Skocz do zawartości

[rower] Górski do 1300,-


Vis Maior

Rekomendowane odpowiedzi

Marcin J: witamy na forum.

A teraz do rzeczy:

1. Temat podobny - jak widać - już istnieje (połączyłam twój z tymże);

2. O tylnym zawieszeniu w tej cenie zapomnij - nie da się. Z tarczówkami też będzie kłopot.

Przejrzyj niniejszy temat od początku - może rzucą ci się w oczy jakieś konkretne modele.
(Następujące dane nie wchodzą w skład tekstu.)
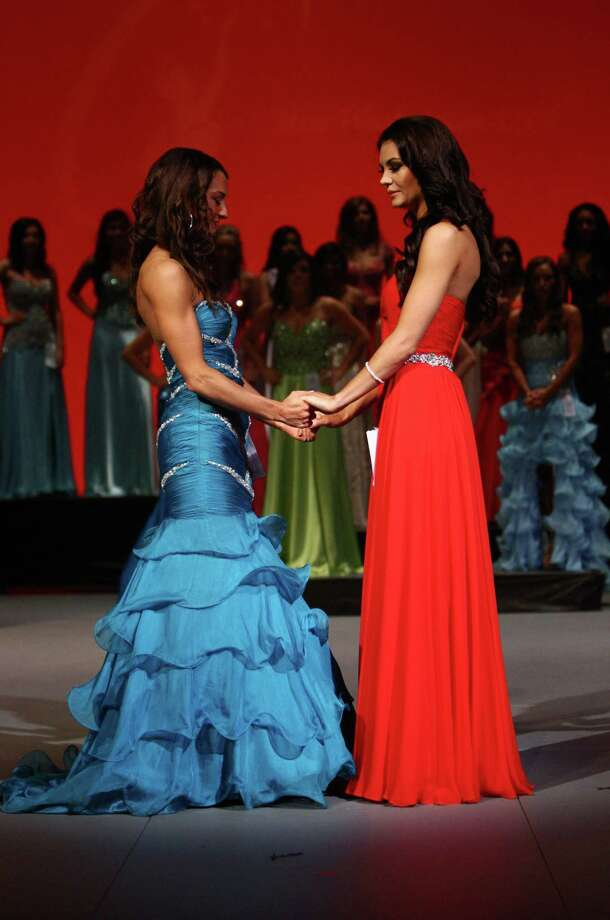 Miss Eastside USA Whitney Young, left, and Miss Redmond USA Cassandra Searles listen as the winner is announced between the two finalists during the Miss Washington USA and Miss Teen Washington USA pageant on Sunday at the Highline Performing Arts Center in Burien. Miss Washington was chosen at the event to represent the Evergreen State in the 2013 Miss USA pageant. Photo: JOSHUA TRUJILLO / SEATTLEPI.COM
Jeśli nie - będziemy radzić dalej.

Pozdrówko naprowadzające :)

Odnośnik do komentarza
Udostępnij na innych stronach

Bardzo dziękuję za rady zaraz się im przyjrzę no to w takim razie rower bez zawieszenia tylnego i bez tarczówek ale zależałoby mi na dobrym amortyzatorze dobrze by było z regulacją skoku. Rower przeznaczony byłby zarówno do jazdy po lesie jak i po asfalcie.

Pozdrawiam

Odnośnik do komentarza
Udostępnij na innych stronach

Na razie dwa mnie zainteresowały Kross Level A2 lub kross hexagon v6 który mi polecacie? Dobrze by było gdyby miał regulacje skoku. A czy te rowery nadają się na taką średnio zaawansowaną jazdę po lesie no i po asfalcie? Aha i jeszcze jedno czy lepiej kupić rower z tarczówkami czy v-brake?

Odnośnik do komentarza
Udostępnij na innych stronach

Dla mnie to w ogóle pomyłka, te tarczówki w V6. Nie wiem, po co je do tego modelu na siłę wcisnęli - zabieg marketingowy :rolleyes: ? Jeśli tak, to moim zdaniem nieudany. V6 był rok temu bezapelacyjnie najlepszym rowerem poniżej (lub - później - delikatnie powyżej) 1000 pln. Obecnie - "dzięki" tym tarczówkom, które jedynie podbijają cenę, nie oferując w zamian adekwatnej jakości - jest kiepską (na tle konkurencji) propozycją za 1300...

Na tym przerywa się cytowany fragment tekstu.